* [EXCERPTED PASSAGE]:
---

Monday, December 21, 2015

A Georgian Giles Coren

The Red Lion in the 1930s
A Georgian Giles Coren

Extracts from an anonymous ‘ Review of Taverns , Inns, Coffee Houses and Genteel Eating Houses’ published in the New London Magazine, July and August 1788.

The web has done part of my work for me by publishing the first part of this survey of eating places, which appeared in the June 1788 issue of The New London Magazine. Luckily, the second and third parts of this series remain offline. So here are some of the highlights of this witty and very politically incorrect survey of eateries in late Georgian London

July 1788

Brentford Eights, an island in the Thames off Brentford

This is rendered famous for pitch-cock eels. It is likewise celebrated for a very favourite Dutch dish called Vater Zuchee. This dish is composed of perch, parsley-roots and vinegar, served up in a deep dish, with slices of bread and butter. The visitors of the Eights, in gormandising this dish, have no occasion for any other knives and forks than what nature has given them. It is common to eat with digits only.
If any stripling of fortune, whether a coxswain of a barge, or the supercargo of a post chaise, wishes to be indulged, he may be served here with zouchee
to the amount of eight shillings a head.

Marlborough Coffee-House, Bond Street

Lord George Gordon used to say that this house was excellent for good fish. Do they purchase it off Philips—the Carnaby-market Cat—the best of all anglers?


The frequenters are fashionable, the fare is of the best quality, nor can ever the guests repine at summing up the total of their entertainment.

New Spring Gardens, Chelsea

This is a foreign house where indeed, to do them justice, they dress all kinds of French dishes remarkably well. They have very good French and Portuguese wines. Their tevel is delicate and their red port strong and genuine, without the fiery aid of British brandy. This house is a bumper every Sunday, in the tea and ordinary style. The prospect from the pleasure ground is perhaps the richest rural view of any. In the fore-ground are the verdant lawns of Pimlico. In the side and backgrounds, St James’s Park, Westminster-abbey and St Paul’s stand proudly pre-eminent. The service is neat, the entertainment good,the bill very moderate indeed! Excepting in rich eating and rich drinking, it is a complete rus in urbe.

---

* [GIVEN DATA]:
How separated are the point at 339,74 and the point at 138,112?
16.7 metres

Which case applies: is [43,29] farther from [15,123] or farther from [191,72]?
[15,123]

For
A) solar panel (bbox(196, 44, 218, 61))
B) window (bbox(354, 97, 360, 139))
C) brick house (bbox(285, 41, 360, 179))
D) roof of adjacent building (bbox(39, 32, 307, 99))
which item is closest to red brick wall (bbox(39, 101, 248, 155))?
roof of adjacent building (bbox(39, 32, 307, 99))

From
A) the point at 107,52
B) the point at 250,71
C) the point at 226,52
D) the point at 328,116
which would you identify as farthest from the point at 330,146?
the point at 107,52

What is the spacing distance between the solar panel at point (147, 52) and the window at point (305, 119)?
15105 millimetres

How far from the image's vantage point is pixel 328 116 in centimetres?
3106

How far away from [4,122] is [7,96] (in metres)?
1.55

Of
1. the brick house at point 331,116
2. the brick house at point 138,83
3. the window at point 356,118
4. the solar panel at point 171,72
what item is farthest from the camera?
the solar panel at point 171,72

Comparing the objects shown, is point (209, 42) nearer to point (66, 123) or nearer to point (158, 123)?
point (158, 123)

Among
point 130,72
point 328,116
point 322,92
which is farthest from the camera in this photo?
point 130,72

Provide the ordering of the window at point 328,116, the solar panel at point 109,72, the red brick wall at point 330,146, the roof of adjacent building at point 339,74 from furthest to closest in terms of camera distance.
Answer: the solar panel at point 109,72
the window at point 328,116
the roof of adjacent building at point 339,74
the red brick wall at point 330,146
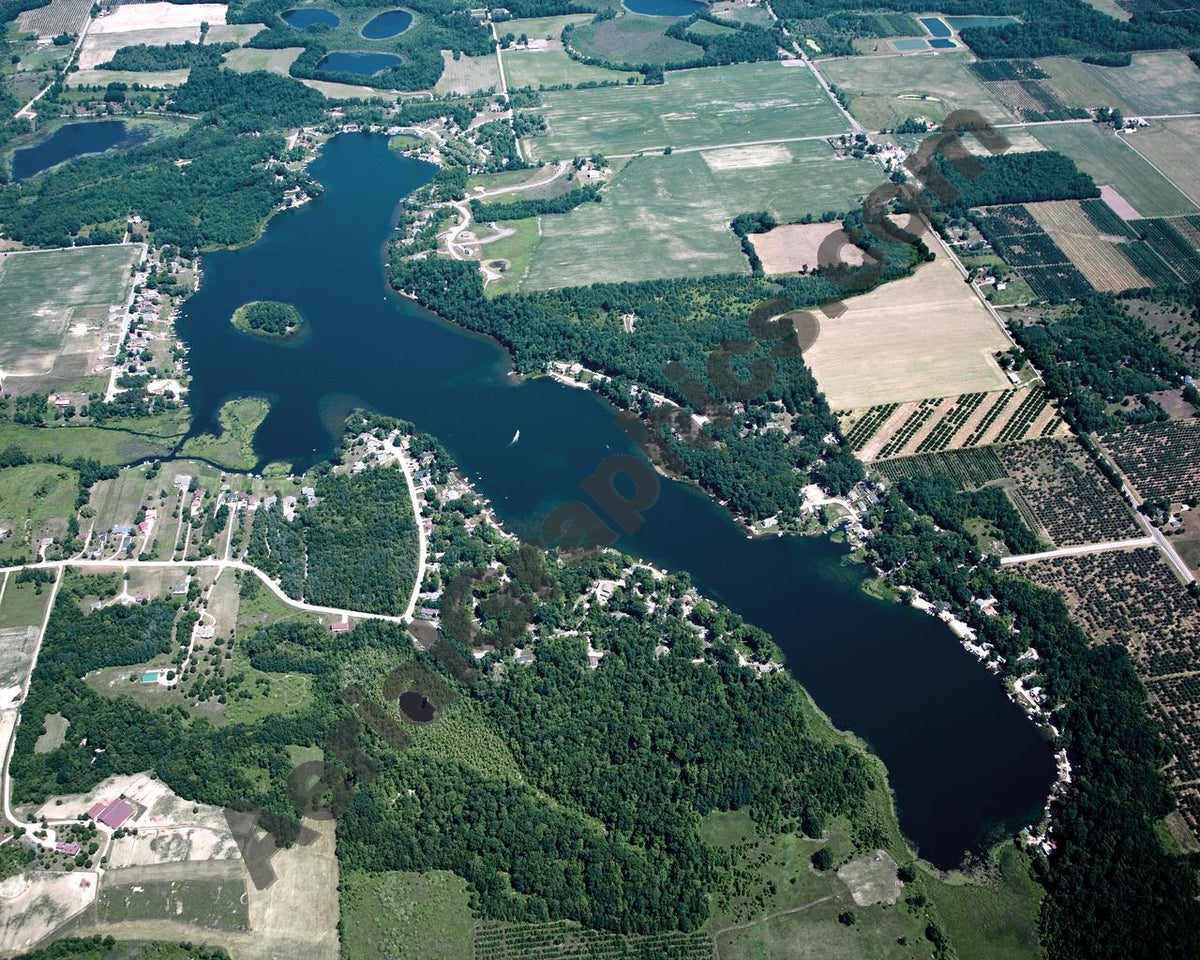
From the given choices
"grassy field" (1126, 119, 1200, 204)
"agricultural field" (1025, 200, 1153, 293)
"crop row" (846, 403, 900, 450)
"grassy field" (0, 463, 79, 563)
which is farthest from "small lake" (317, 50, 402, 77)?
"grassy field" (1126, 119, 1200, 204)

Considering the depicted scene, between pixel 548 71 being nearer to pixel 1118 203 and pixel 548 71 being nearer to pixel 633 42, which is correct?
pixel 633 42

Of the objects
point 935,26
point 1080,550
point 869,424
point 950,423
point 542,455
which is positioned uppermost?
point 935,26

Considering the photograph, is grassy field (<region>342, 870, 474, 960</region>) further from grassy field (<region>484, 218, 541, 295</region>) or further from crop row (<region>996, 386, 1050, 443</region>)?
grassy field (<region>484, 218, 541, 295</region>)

---

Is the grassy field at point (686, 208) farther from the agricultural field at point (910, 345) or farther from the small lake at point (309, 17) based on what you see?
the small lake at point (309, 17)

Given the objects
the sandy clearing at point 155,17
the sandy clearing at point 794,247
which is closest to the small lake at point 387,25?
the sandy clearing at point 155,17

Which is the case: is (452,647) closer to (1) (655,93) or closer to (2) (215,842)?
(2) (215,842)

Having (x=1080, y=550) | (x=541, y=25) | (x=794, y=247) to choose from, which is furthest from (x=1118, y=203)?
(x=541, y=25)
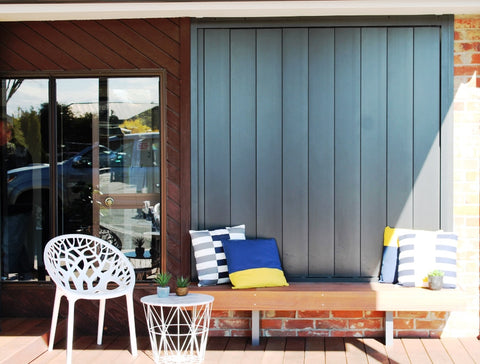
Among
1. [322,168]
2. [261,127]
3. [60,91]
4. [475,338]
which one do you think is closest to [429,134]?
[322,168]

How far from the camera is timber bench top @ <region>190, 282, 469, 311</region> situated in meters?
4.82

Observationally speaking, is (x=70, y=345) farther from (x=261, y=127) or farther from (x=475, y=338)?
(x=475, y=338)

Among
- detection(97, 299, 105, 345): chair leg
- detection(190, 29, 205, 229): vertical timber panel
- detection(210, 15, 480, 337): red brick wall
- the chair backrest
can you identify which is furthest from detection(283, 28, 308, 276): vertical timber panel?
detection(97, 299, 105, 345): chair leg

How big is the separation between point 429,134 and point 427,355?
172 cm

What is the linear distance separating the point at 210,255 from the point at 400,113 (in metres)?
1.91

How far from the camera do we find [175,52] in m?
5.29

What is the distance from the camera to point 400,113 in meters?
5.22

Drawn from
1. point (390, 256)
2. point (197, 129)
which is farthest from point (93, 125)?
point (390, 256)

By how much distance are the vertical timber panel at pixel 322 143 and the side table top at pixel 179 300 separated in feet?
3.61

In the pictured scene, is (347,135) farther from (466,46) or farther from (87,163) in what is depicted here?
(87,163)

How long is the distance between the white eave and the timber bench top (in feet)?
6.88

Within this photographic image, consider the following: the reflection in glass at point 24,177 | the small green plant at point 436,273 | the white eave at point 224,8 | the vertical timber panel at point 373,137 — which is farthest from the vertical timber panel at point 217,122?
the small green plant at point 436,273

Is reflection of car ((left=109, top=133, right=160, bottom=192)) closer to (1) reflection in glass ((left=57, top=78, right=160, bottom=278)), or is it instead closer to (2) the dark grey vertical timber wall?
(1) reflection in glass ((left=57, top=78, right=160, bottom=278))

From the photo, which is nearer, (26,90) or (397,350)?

---

Please pick up the piece on eating houses in Georgian London again, starting right after its final sentence.

Guildhall Coffee- House, King Street, Cheapside.

Frequented by all classes of luxurious citizens. Aldermen, Deputies, Common Councilmen, Gentlemen of the Long Robe attending the Courts, with a variety of others whose interest in pleasure leads them near the city senate. Here you may lodge and board ---or you may dine in private, aux prix raisonable. Rich soup is made here in the season, which the lawyers devour as eagerly as their briefs. The Port is good and the Sherry most excellent. It is, indeed, pretty plentifully distributed to the neighbouring cits. Sometimes the lawyers and common council gill it in a morning; and Pownall’s cellar has caused many a citizen’s question to be carried, and many a doubtful cause to be won. The address of Mr Pownal, and the attention of Mr Pugh give pleasure to all it’s (sic) visitants. The bill is very moderate.

Red Lion Inn, Hounslow.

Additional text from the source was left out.